## OBJECTIVE
In the stretch from the line containing "What gap in" through the line containing "2.24 meters", rename "concrete wall" to "brick wall". Reproduce only those lines, with everything else unchanged.

(Rows from a spatial reasoning dataset)
>> Start

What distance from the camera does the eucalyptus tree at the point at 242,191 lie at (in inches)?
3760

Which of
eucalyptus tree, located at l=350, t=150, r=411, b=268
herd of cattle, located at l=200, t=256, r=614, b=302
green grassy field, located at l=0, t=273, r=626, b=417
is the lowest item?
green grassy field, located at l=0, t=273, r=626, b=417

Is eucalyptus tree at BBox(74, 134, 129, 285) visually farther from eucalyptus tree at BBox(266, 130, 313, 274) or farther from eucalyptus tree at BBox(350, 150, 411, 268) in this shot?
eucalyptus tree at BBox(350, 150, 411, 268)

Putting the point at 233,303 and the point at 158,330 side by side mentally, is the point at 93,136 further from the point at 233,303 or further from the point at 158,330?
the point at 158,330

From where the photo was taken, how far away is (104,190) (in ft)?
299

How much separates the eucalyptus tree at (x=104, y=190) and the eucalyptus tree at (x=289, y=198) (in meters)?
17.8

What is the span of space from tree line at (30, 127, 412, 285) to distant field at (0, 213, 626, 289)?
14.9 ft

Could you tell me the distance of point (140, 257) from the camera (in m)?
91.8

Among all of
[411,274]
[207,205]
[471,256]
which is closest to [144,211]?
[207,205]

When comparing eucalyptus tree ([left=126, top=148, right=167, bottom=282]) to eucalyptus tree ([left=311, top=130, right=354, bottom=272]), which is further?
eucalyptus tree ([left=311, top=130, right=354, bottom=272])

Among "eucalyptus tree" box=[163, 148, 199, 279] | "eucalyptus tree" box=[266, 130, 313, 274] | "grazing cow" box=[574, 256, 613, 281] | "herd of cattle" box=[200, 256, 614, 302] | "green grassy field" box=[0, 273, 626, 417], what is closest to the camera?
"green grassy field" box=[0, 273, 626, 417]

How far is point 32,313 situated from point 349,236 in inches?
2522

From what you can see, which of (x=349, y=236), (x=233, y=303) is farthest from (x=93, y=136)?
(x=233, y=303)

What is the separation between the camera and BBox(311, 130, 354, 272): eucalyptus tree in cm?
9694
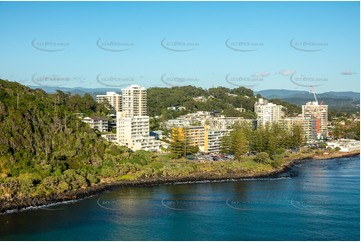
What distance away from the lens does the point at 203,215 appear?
8.45m

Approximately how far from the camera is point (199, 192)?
1047 cm

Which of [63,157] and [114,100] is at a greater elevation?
[114,100]

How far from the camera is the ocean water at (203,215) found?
7371mm

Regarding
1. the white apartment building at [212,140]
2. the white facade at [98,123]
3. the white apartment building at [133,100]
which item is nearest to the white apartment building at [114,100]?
the white apartment building at [133,100]

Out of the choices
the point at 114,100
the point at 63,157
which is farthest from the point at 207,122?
the point at 63,157

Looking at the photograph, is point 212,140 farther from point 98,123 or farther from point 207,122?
point 98,123

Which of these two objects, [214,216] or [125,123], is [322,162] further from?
[214,216]

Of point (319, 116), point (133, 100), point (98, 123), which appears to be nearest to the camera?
point (98, 123)

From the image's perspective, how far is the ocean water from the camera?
737 cm

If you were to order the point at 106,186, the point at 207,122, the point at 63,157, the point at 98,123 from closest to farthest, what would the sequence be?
1. the point at 106,186
2. the point at 63,157
3. the point at 98,123
4. the point at 207,122

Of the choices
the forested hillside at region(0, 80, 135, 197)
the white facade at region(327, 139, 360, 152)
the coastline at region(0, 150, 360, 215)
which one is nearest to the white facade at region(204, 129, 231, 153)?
the coastline at region(0, 150, 360, 215)

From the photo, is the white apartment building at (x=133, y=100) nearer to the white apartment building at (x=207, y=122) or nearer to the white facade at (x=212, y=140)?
the white apartment building at (x=207, y=122)

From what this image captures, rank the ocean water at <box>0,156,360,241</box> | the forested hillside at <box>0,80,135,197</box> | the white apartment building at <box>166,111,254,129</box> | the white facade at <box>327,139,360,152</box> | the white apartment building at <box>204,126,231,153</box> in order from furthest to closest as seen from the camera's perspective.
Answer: the white apartment building at <box>166,111,254,129</box>
the white facade at <box>327,139,360,152</box>
the white apartment building at <box>204,126,231,153</box>
the forested hillside at <box>0,80,135,197</box>
the ocean water at <box>0,156,360,241</box>

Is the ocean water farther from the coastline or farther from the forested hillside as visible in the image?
the forested hillside
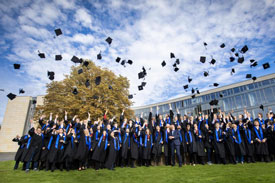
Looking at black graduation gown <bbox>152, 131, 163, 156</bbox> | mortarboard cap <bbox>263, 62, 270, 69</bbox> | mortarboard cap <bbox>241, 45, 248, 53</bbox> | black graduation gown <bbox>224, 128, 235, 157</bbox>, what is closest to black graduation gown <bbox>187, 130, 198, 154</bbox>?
black graduation gown <bbox>152, 131, 163, 156</bbox>

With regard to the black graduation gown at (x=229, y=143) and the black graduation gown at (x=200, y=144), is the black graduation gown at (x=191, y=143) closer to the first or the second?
the black graduation gown at (x=200, y=144)

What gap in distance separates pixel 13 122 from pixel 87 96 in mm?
22066

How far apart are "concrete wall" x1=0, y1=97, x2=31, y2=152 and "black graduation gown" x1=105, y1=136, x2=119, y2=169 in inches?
1144

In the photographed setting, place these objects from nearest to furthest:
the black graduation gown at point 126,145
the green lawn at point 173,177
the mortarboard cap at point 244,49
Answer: the green lawn at point 173,177 < the black graduation gown at point 126,145 < the mortarboard cap at point 244,49

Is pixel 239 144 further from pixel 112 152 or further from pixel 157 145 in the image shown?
pixel 112 152

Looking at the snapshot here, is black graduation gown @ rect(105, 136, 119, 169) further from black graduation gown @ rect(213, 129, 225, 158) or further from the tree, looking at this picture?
the tree

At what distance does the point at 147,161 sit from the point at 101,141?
2.24 meters

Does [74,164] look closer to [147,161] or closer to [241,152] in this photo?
[147,161]

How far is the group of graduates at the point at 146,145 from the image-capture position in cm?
688

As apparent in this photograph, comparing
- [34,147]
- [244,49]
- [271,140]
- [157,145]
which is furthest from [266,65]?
[34,147]

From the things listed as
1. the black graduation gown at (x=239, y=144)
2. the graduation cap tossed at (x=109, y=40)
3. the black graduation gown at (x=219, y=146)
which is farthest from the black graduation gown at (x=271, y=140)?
the graduation cap tossed at (x=109, y=40)

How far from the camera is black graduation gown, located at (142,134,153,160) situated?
24.8 ft

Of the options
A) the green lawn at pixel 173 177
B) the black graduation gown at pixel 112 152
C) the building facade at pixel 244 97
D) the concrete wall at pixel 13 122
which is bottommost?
the green lawn at pixel 173 177

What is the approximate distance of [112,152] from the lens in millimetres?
7008
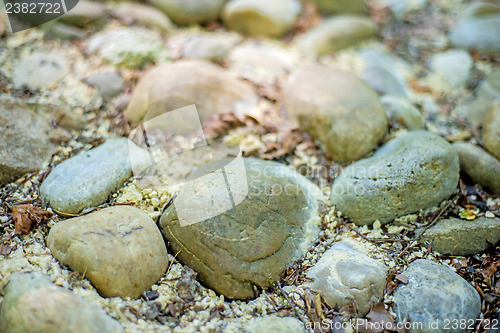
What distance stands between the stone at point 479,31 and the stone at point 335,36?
1246 mm

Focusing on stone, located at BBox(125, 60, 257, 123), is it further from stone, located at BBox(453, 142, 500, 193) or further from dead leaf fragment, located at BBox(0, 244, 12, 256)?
stone, located at BBox(453, 142, 500, 193)

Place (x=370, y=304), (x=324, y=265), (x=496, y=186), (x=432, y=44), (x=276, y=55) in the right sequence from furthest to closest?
(x=432, y=44)
(x=276, y=55)
(x=496, y=186)
(x=324, y=265)
(x=370, y=304)

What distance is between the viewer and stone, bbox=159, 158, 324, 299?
2.46 m

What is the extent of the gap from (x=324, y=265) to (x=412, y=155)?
46.8 inches

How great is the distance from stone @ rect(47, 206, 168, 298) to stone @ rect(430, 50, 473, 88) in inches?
167

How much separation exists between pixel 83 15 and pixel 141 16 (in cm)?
73

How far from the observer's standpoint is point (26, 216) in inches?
97.4

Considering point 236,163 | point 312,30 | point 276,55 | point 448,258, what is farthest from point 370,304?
point 312,30

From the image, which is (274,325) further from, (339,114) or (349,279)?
(339,114)

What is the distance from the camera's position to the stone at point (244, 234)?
8.05ft

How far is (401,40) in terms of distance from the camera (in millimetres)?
5152

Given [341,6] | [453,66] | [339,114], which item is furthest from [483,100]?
[341,6]

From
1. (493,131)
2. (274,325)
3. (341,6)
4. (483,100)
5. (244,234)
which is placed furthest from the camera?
(341,6)

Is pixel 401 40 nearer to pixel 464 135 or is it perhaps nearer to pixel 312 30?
pixel 312 30
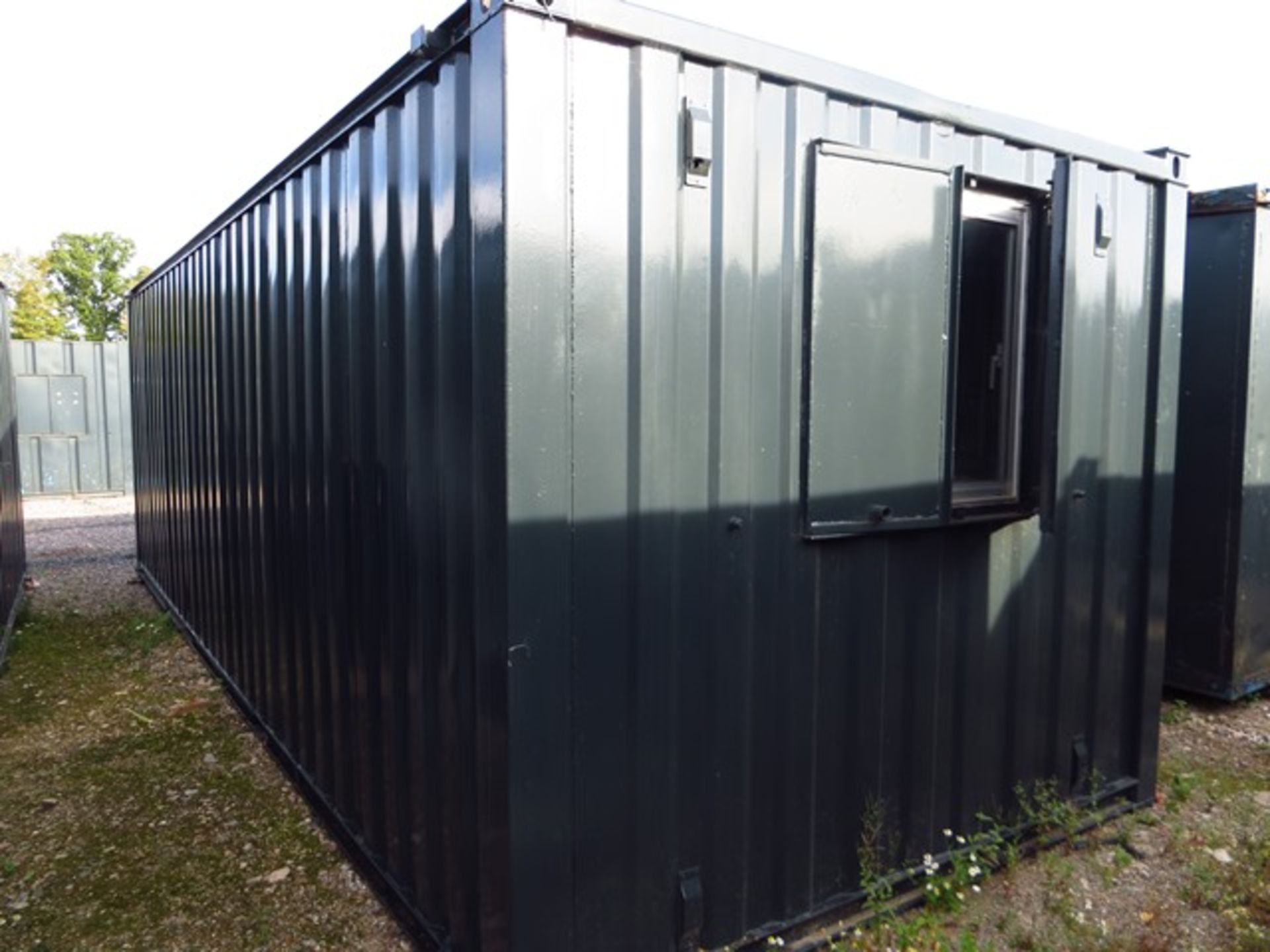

>> End

## OUTPUT OF THE TASK
What gap in distance separates pixel 13 122 from pixel 87 96 in mm?
22066

How far apart are "brick wall" x1=0, y1=97, x2=31, y2=152 and "black graduation gown" x1=105, y1=136, x2=119, y2=169 in inches?
1144

In the photographed setting, place these objects from nearest to furthest:
the black graduation gown at point 126,145
the green lawn at point 173,177
the mortarboard cap at point 244,49
Answer: the green lawn at point 173,177 < the black graduation gown at point 126,145 < the mortarboard cap at point 244,49

Is pixel 239 144 further from pixel 112 152 or further from pixel 157 145 in the image shown?
pixel 112 152

Looking at the snapshot here, is black graduation gown @ rect(105, 136, 119, 169) further from black graduation gown @ rect(213, 129, 225, 158) or further from the tree, looking at this picture?
the tree

At what distance does the point at 147,161 sit from the point at 101,141?
2.24 meters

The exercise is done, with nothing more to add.